Stake the Points: Structure-Faithful Instance Unlearning

arXiv cs.CV / 3/16/2026

📰 NewsIdeas & Deep AnalysisModels & Research

Key Points

  • The paper proposes a structure-faithful framework for machine unlearning that uses semantic anchors to preserve the knowledge structure during data deletion.
  • Anchors are language-driven attribute descriptions encoded by a semantic encoder (e.g., CLIP) and are used to enforce structure-aware alignment and regularization of updates.
  • The approach aims to prevent progressive structural collapse and balance the deletion-retention trade-off while maintaining generalization across retained data.
  • Experiments on image classification, retrieval, and face recognition show average performance gains of 32.9%, 22.5%, and 19.3%, respectively, indicating improved effectiveness of unlearning with preserved semantics.

Abstract

Machine unlearning (MU) addresses privacy risks in pretrained models.

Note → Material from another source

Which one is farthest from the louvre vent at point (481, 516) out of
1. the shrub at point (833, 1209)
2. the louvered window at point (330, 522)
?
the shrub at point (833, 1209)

The main goal of MU is to remove the influence of designated data while preserving the utility of retained knowledge. Achieving this goal requires preserving semantic relations among retained instances, which existing studies often overlook. We observe that without such preservation, models suffer from progressive structural collapse, undermining both the deletion-retention balance. In this work, we propose a novel structure-faithful framework that introduces stakes, i.e., semantic anchors that serve as reference points to maintain the knowledge structure. By leveraging these anchors, our framework captures and stabilizes the semantic organization of knowledge. Specifically, we instantiate the anchors from language-driven attribute descriptions encoded by a semantic encoder (e.g., CLIP). We enforce preservation of the knowledge structure via structure-aware alignment and regularization: the former aligns the organization of retained knowledge before and after unlearning around anchors, while the latter regulates updates to structure-critical parameters. Results from image classification, retrieval, and face recognition show average gains of 32.9%, 22.5%, and 19.3% in performance, balancing the deletion-retention trade-off and enhancing generalization.